The politics of admitting mistakes
wpedon id=8560

About the Author

author photo

Ohg Rea Tone is all or nothing. He is educated and opinionated, more clever than smart, sarcastic and forthright. He writes intuitively - often disregarding rules of composition. Comment on his posts - he will likely respond with characteristic humor or genuine empathy. He is the real-deal.

See All Posts by This Author

The politics of admitting mistakes


Several candidates for President have long histories.  Many of them have run for other offices like Senator, or Governor, or Mayor.  In the process of seeking those offices they necessarily catered to the limited population of their respective ambitions.  Romney and Giuliani were pro-choice.  Giuliani has been married three times.  Huckabee raised taxes.  Clinton voted for the war in Iraq.  These folks have records that do not suit the current political climate or their current ambition.  They can either defend their past, or apologize for making a mistake.  The answer to the question seems to be in political expediency rather than in honesty.

President Bush is faced with a dilemma.  The National Intelligence something-or -other now reports that Iran gave up their nuclear bomb program in 2003.  President Bush has been ramping up the rhetoric – if this is possible – expounding on the reality of World War III in the context of Iran.  Now President Bush is being challenged to rethink his position based on new information.

This seemed to me to be a perfect opportunity for him to get out of a deep hole that he personally dug.  President Bush picked up his shovel and dug the hole a little deeper.  In spite of new intelligence Bush harps on “… Iran was dangerous, is dangerous, and will be dangerous…”  Does this guy ever learn?

So how about those other folks, those folks running for Bush’s chair at the round table of international lunacy.   After watching President Bush it is somewhat refreshing to hear Romney and Giuliani say things like, “If a person makes a mistake they should admit it.”  A little humility can go a long way.

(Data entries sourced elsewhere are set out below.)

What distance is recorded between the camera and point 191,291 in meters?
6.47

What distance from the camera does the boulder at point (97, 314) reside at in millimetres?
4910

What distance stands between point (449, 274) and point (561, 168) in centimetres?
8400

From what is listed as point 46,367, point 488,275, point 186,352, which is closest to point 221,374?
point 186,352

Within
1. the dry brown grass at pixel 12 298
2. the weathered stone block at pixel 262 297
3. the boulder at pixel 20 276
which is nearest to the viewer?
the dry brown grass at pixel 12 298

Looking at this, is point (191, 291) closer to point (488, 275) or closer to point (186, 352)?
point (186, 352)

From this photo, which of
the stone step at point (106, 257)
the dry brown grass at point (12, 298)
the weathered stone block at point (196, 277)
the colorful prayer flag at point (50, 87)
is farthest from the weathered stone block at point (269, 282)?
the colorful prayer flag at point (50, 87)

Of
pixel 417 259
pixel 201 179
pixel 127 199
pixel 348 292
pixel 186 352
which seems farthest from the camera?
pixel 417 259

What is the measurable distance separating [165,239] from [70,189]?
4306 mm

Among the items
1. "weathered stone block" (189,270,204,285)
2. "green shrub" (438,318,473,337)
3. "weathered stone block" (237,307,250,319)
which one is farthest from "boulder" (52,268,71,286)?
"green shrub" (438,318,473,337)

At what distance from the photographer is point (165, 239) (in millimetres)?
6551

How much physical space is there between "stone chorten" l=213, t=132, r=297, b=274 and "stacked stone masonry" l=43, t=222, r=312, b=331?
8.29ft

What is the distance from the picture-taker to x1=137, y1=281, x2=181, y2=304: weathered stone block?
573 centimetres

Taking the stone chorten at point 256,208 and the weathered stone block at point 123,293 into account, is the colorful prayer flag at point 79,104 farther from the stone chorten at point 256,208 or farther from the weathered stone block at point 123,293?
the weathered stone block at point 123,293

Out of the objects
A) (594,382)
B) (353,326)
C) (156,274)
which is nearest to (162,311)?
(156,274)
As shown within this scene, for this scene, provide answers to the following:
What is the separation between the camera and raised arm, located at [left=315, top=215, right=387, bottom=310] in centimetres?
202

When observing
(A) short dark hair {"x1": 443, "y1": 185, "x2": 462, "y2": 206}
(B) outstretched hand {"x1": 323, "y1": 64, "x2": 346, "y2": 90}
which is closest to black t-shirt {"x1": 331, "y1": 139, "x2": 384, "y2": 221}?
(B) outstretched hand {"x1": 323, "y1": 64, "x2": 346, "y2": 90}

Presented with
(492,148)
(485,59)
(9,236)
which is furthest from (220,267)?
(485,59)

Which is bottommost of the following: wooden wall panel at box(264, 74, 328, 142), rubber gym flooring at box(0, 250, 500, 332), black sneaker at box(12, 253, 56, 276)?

While I like humility – I also should note that there are those like Joe Biden and Chris Dodd and John McCain that do not acknowledge mistakes – that is because they don’t have to.  These are men who have been reasonable and thoughtful and have managed to adjust their reason with new information and to move forward. Each of them will say, “I have a long public record.  I stand on my record.”  They are not saying that they have always been right, but they are saying that they have always attempted to use sound reason in making decisions.

I like humility – but a history of sound reason goes a long way.


Comments are closed.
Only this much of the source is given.